Он все еще смотрит на меня так печально, как будто я его разочаровала. Ненавижу это чувство: мне хочется быть хорошей в его глазах, я не хочу потерять его уважение. Он ничего не говорит.

— Какой толк идти весь путь домой под дождем? — Я слишком усердно возражаю, но не могу остановиться. — Не понимаю, чем это кому-то помогло бы.

Он едва заметно качает головой.

— Вам правда не следовало так поступать, тетя Вив. Это было неразумно. Люди могут сделать ошибочные выводы.

Разговор движется в безопасном направлении.

— Ты прав, это действительно было неразумно, — говорю я. — Но дождь был такой сильный…

Он слегка вздыхает, как будто решив принять то, что я сказала.

— Я говорил ему. Говорил, что вам и в голову не придет поступать неподобающе. Я сказал: «Пойми, речь идет о моей тете Вив».

Минуту мы сидим в тишине. Запах крови и сырого мяса вызывает дурноту. К горлу поступает тошнота, и я пытаюсь ее сглотнуть.

— Кто же распространяет сплетни? — спрашивает Джонни. — О том, что это было что-то большее?

— Я не знаю, Джонни.

— Кто-то на вас наговаривает? Кто-то хочет отомстить вам за то, что вы, по его мнению, сделали? Кто-то, кто затаил злость на вас?

— Я не знаю.

Он продолжает ждать. Ждать спасательного круга, чего-то, что поможет ему выплыть на берег. Я должна предложить ему нечто большее.

— Но, конечно же, такое возможно, — говорю я. — Может быть, кто-то и затаил. Ты же знаешь жителей острова. Здешние люди вечно дуются.

— Значит, скорее всего, так и есть, — убеждает он сам себя, — кто-то на вас обиделся, тетя Вив.

— Думаю, да.

— Я говорил Пирсу, что вы не такая, — продолжает он. — Что вы никогда не сделаете подобного. Я сказал: «Это же моя тетя Вив…»

Когда Джонни уходит, я скребу и скребу кухонный стол, но не могу избавиться от кофейного пятна, что он пролил.

Глава 41

Так продолжается долгое время. Теперь это моя жизнь. Я привыкла к секретности, к скрытности, к жизни, которую делю с Гюнтером, когда мы закрываем дверь, оставляя за ней войну, весь мир, и лежим в моей кровати, освещенные мягкими дрожащими отблесками свечей.

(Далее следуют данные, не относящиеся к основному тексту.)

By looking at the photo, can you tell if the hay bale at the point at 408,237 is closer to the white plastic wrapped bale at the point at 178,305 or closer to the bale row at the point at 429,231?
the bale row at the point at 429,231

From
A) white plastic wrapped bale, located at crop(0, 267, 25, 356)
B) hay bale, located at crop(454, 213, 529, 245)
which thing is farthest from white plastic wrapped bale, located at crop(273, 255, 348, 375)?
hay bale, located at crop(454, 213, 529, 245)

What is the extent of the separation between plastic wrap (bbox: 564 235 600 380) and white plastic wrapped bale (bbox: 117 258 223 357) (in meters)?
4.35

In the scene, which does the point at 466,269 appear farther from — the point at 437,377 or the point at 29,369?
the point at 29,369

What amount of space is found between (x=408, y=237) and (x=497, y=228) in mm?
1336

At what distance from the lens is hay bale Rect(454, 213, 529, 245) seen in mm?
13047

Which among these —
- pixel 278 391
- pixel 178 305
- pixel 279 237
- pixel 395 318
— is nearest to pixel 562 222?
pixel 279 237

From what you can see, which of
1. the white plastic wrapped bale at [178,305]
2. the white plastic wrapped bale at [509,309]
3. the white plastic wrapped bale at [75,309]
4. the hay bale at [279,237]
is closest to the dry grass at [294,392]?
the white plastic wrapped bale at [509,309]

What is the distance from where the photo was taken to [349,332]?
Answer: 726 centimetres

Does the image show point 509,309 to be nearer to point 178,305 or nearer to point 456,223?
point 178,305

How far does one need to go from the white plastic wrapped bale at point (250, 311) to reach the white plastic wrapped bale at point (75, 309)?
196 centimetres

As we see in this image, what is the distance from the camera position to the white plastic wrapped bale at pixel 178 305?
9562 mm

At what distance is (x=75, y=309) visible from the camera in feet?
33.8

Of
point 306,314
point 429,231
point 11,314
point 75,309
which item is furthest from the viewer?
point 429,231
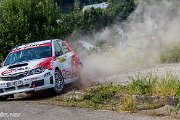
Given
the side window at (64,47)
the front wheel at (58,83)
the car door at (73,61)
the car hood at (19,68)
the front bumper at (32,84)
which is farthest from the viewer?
the side window at (64,47)

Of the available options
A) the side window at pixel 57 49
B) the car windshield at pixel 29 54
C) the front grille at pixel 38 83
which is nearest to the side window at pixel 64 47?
the side window at pixel 57 49

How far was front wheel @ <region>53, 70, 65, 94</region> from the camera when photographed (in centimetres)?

Иногда я думаю о сказке, которую читала Милли перед самой оккупацией: про танцующих принцесс, которые по ночам сбегали через потайной ход и спускались по винтовым лестницам, а потом шли через золотую рощу в тайный, скрытый мир. Такая жизнь становится для меня почти нормальной.

Теперь он остается у меня большую часть ночи и покидает мою кровать очень рано, когда в комнату проникают первые белые пальцы утра. Я ощущаю такое умиротворение, засыпая в его объятиях. Иногда я ловлю себя на мысли, что именно таким и должен быть брак.

Но чаще я боюсь — боюсь, что появится еще одна записка или кто-нибудь из усердных друзей Джонни нарисует свастику на стене моего дома. Меня беспокоит, что кто-нибудь, кто меня подозревает, нашепчет Эвелин или Бланш, расскажет им про нас с Гюнтером.